### CONSIGNES
Reproduisez à l'identique le passage du texte sur la royauté sacrée qui va de « Les délégitimation de » jusqu'à « consciences des utilisateurs. » inclus.

### TEXTE DE L'EXERCICE

- - - - -

Les délégitimation de l'institution monarchique observées précédemment se sont produites selon un processus historique qui a vu la diffusion de la laïcité des mœurs et de la rationalité de la pensée, ces évolutions se manifestant tant dans les gouvernements démocratiques que dans les régimes autoritaires. Dans les deux cas, ces nouvelles tendances, d'abord soutenues par un large consensus, n'ont pas toujours su être à la hauteur des engagements pris. Aujourd'hui, à la naïveté, à la force brute et à la corruption s'est ajoutée la finesse du système informationnel. Cette option indolore est aujourd'hui active et pratiquée à grande échelle. Le lavage de cerveau contribue davantage que la force brute à affaiblir et à enterrer les quelques voix rares de la dissidence. Le résultat obtenu est atteint en droguant les consciences des utilisateurs.

Dans les cas historiques européens et africains, selon différentes modalités, la mystique du roi s'est manifestée dans les mythes des guérisseurs et dans les rituels de fertilité qui ont contribué à la protection prophylactique et à la sécurité alimentaire des communautés. Des anecdotes superficiellement considérées comme secondaires de faits sociaux (maladies, récoltes) deviennent les pierres angulaires pour identifier l'universalité sur laquelle repose la légitimité justifiée du pouvoir, car défendre, administrer et protéger une communauté, garantir l'application des lois et des jugements impartiaux est le premier pas vers la légitimation.

Bien que sous différentes formes, la royauté sacrée, des rois français aux chefs africains, répondait à des problématiques d'ordre alimentaire ou sanitaire visant à suppléer aux besoins primaires d'une collectivité. Ces fonctions trouvaient résolution dans les rituels de reconnaissance. Ces processus historiques d'aide ont continué à évoluer. Dans certains cas, on est passé du roi sacré en tant que divinité, au roi prêtre, ce dernier étant le médiateur, porte-parole des entités suprêmes mais non pour cela considéré comme Dieu. Et pour continuer jusqu'à nos jours, nous les voyons reflétés dans les fonctions attribuées et soutenues par l'icône de l'expert environnementaliste, dernier connaisseur, détenteur et diffuseur des vérités ultimes, désigné pour la sauvegarde de l'environnement et donc de l'humanité, investi d'une véritable ou présumée onction destinée à la défense planétaire.

- - - - -

### DONNÉES
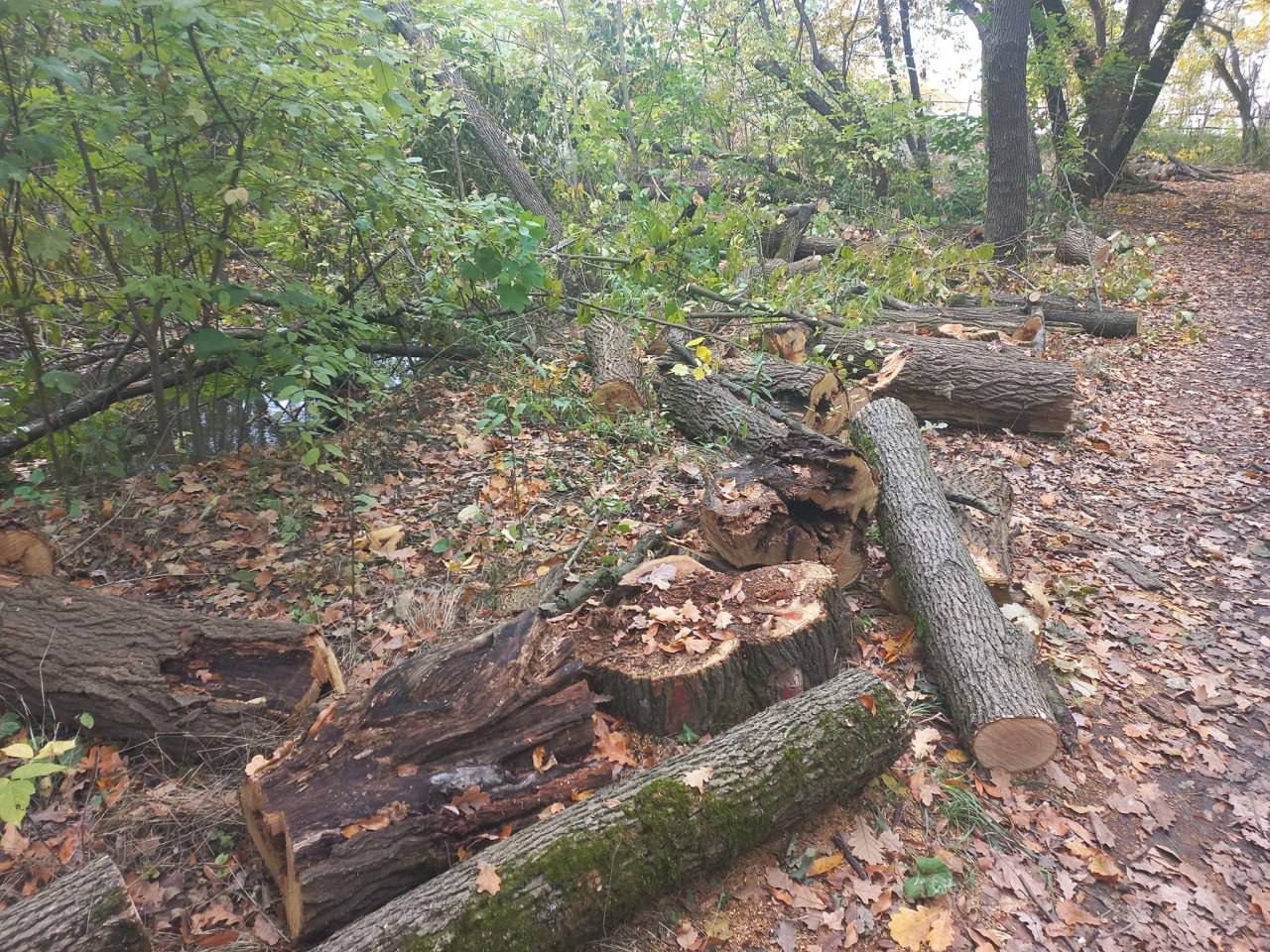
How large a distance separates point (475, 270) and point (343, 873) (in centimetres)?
376

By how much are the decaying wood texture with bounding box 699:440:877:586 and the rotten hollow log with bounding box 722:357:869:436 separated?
1687 mm

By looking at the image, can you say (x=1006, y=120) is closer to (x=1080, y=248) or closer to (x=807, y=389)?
(x=1080, y=248)

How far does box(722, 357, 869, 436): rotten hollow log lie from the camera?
5992mm

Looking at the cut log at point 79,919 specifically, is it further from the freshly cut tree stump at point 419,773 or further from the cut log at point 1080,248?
the cut log at point 1080,248

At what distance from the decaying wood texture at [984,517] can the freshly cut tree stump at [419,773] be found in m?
2.64

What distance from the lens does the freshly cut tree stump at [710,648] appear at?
3232 millimetres

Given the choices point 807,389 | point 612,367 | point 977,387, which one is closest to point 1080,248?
point 977,387

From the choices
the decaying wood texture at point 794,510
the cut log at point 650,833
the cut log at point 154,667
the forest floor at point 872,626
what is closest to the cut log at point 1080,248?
the forest floor at point 872,626

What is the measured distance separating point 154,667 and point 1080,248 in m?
13.3

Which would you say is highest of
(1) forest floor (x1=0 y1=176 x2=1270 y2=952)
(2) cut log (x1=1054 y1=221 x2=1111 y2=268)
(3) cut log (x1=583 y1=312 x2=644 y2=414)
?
(3) cut log (x1=583 y1=312 x2=644 y2=414)

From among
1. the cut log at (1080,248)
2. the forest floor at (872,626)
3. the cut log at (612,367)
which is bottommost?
the forest floor at (872,626)

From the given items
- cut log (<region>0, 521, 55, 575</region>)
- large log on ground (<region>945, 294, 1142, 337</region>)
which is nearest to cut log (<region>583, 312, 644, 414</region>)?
cut log (<region>0, 521, 55, 575</region>)

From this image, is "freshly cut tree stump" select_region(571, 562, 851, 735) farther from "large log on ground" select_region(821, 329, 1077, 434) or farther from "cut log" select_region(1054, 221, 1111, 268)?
"cut log" select_region(1054, 221, 1111, 268)

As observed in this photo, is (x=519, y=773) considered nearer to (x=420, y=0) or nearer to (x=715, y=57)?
(x=420, y=0)
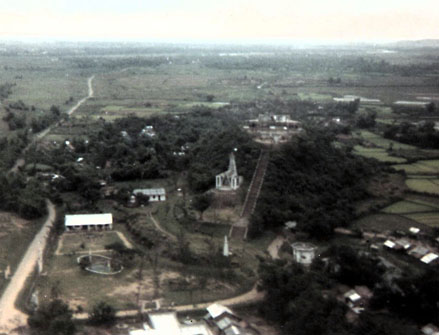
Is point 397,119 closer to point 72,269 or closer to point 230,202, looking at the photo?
point 230,202

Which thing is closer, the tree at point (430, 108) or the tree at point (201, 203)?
the tree at point (201, 203)

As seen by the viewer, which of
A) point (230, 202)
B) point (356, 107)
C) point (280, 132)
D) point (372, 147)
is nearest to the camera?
point (230, 202)

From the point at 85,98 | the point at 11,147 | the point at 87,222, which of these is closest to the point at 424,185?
the point at 87,222

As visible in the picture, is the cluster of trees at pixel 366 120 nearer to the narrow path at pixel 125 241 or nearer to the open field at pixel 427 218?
the open field at pixel 427 218

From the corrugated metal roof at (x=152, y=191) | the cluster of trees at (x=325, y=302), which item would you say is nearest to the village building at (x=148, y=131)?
the corrugated metal roof at (x=152, y=191)

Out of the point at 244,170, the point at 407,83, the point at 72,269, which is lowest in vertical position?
the point at 72,269

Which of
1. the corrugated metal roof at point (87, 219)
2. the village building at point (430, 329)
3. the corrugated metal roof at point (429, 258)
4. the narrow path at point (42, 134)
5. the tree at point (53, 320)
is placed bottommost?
the narrow path at point (42, 134)

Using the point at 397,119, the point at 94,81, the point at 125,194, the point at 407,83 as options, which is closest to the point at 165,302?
the point at 125,194
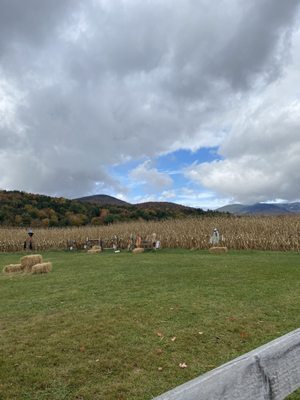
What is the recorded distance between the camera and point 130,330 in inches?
250

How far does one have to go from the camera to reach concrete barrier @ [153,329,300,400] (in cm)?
151

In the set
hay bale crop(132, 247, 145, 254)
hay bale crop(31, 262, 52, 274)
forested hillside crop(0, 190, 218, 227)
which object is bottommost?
hay bale crop(31, 262, 52, 274)

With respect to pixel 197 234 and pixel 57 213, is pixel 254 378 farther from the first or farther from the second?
pixel 57 213

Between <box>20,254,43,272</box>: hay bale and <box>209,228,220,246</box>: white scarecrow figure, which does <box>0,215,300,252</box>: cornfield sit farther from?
<box>20,254,43,272</box>: hay bale

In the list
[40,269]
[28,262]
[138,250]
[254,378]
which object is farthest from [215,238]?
[254,378]

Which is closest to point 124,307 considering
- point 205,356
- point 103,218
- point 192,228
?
point 205,356

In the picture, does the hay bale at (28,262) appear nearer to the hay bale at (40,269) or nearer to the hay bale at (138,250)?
the hay bale at (40,269)

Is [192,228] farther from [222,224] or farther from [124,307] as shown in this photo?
[124,307]

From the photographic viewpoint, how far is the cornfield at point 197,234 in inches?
902

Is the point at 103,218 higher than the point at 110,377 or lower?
higher

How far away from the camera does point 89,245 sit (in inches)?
1227

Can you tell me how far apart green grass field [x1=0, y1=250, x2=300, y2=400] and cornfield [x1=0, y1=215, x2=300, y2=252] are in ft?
39.6

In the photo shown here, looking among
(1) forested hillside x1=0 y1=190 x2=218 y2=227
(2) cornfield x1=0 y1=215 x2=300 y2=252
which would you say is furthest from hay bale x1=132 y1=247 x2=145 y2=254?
(1) forested hillside x1=0 y1=190 x2=218 y2=227

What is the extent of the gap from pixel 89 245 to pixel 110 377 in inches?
1061
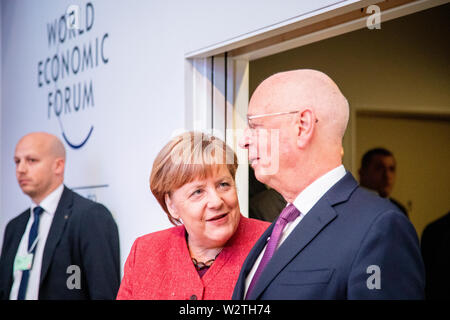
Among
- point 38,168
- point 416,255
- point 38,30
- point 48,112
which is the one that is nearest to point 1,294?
point 38,168

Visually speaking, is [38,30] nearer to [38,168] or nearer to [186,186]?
[38,168]

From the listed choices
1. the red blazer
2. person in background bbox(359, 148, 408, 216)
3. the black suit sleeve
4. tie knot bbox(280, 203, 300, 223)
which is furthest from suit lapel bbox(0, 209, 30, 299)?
tie knot bbox(280, 203, 300, 223)

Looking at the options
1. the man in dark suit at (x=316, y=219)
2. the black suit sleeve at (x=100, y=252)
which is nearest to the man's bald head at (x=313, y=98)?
the man in dark suit at (x=316, y=219)

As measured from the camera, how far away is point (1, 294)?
3.46m

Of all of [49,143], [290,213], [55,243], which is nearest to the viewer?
[290,213]

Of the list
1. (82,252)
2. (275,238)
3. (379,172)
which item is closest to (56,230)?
(82,252)

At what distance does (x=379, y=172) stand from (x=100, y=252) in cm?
149

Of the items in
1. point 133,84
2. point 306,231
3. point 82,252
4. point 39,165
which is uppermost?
point 133,84

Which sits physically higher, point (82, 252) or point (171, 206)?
point (171, 206)

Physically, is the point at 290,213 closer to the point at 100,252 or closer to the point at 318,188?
the point at 318,188

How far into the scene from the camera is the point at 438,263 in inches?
86.4

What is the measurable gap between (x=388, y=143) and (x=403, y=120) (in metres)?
0.43

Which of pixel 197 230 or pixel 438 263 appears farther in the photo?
pixel 438 263
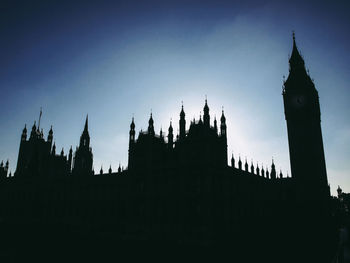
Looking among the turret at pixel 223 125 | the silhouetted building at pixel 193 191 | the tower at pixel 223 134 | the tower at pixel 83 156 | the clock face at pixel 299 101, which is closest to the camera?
the silhouetted building at pixel 193 191

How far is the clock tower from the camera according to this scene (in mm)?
65250

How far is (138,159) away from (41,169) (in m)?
44.2

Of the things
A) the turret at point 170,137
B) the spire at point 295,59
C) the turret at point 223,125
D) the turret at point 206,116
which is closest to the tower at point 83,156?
the turret at point 170,137

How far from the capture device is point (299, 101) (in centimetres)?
7144

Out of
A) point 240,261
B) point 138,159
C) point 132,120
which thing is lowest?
point 240,261

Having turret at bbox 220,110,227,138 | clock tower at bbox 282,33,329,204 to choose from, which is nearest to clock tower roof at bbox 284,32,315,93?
clock tower at bbox 282,33,329,204

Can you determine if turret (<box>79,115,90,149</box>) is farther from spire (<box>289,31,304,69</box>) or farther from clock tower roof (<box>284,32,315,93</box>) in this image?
spire (<box>289,31,304,69</box>)

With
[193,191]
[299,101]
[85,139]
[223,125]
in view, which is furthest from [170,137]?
[85,139]

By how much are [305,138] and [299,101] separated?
A: 11.0 metres

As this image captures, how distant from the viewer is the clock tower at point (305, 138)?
6525cm

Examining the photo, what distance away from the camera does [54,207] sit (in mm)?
55656

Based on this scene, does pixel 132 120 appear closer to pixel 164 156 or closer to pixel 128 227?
pixel 164 156

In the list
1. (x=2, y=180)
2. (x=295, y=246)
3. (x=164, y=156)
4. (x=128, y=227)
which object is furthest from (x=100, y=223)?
(x=2, y=180)

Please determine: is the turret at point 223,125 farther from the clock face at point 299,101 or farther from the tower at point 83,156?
the tower at point 83,156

- - - - -

### CORRIGÉ
Les délégitimation de l'institution monarchique observées précédemment se sont produites selon un processus historique qui a vu la diffusion de la laïcité des mœurs et de la rationalité de la pensée, ces évolutions se manifestant tant dans les gouvernements démocratiques que dans les régimes autoritaires. Dans les deux cas, ces nouvelles tendances, d'abord soutenues par un large consensus, n'ont pas toujours su être à la hauteur des engagements pris. Aujourd'hui, à la naïveté, à la force brute et à la corruption s'est ajoutée la finesse du système informationnel. Cette option indolore est aujourd'hui active et pratiquée à grande échelle. Le lavage de cerveau contribue davantage que la force brute à affaiblir et à enterrer les quelques voix rares de la dissidence. Le résultat obtenu est atteint en droguant les consciences des utilisateurs.